### Required action
Your answer must be a single number: how many lines in the records include the word "infrangibile".
━━ Exercise material ━━
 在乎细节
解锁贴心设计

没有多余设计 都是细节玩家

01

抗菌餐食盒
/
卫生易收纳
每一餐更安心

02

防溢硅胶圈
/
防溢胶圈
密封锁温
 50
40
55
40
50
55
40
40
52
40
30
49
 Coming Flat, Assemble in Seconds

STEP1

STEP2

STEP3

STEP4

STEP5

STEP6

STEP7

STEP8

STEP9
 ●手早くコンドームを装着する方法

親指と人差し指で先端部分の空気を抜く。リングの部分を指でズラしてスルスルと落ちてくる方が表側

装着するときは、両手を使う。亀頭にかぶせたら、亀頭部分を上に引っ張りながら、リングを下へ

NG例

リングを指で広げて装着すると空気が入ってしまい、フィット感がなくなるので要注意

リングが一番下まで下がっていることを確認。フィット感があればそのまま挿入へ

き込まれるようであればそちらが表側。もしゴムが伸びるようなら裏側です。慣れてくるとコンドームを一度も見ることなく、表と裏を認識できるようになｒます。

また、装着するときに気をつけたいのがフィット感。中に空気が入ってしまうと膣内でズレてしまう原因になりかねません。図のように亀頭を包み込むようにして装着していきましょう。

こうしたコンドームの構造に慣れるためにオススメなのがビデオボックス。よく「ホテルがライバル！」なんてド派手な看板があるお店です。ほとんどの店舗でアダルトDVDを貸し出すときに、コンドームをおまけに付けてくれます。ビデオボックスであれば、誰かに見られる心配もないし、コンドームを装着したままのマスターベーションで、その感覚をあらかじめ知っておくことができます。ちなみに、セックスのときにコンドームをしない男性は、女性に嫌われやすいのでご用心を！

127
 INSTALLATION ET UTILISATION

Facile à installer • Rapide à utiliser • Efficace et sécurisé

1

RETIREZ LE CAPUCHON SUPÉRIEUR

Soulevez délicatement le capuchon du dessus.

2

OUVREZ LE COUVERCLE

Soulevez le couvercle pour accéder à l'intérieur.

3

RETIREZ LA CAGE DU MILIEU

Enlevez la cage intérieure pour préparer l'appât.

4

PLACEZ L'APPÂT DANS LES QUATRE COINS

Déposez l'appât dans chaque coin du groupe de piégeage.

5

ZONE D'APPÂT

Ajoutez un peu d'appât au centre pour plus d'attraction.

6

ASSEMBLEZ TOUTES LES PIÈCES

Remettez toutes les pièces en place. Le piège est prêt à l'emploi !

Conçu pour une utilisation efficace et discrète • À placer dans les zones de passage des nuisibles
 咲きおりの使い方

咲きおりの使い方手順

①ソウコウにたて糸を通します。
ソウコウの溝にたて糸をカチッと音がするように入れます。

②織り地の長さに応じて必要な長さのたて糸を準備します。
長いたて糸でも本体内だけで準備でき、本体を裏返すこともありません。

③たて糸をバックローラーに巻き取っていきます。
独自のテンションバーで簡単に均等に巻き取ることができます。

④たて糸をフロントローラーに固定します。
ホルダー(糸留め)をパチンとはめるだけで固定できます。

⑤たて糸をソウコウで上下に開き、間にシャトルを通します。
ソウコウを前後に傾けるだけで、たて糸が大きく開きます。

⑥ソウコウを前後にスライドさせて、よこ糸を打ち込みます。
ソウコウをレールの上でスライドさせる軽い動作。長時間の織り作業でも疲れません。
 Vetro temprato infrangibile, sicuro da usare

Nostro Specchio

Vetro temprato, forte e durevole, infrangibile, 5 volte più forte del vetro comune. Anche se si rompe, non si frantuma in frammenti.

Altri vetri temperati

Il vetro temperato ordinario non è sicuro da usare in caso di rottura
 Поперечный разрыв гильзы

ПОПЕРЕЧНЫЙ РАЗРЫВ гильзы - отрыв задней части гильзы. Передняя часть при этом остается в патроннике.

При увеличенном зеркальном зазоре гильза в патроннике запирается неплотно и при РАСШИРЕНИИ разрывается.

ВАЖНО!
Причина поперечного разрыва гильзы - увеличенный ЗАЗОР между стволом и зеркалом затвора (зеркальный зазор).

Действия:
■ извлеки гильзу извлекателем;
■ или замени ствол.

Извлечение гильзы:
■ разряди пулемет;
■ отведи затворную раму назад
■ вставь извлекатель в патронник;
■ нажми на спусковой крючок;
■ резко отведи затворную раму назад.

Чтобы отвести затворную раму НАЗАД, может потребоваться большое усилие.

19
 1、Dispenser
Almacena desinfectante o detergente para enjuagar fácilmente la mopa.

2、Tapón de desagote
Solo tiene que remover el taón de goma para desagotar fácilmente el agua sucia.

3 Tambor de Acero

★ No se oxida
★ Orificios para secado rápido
━━━
### Output of the task
2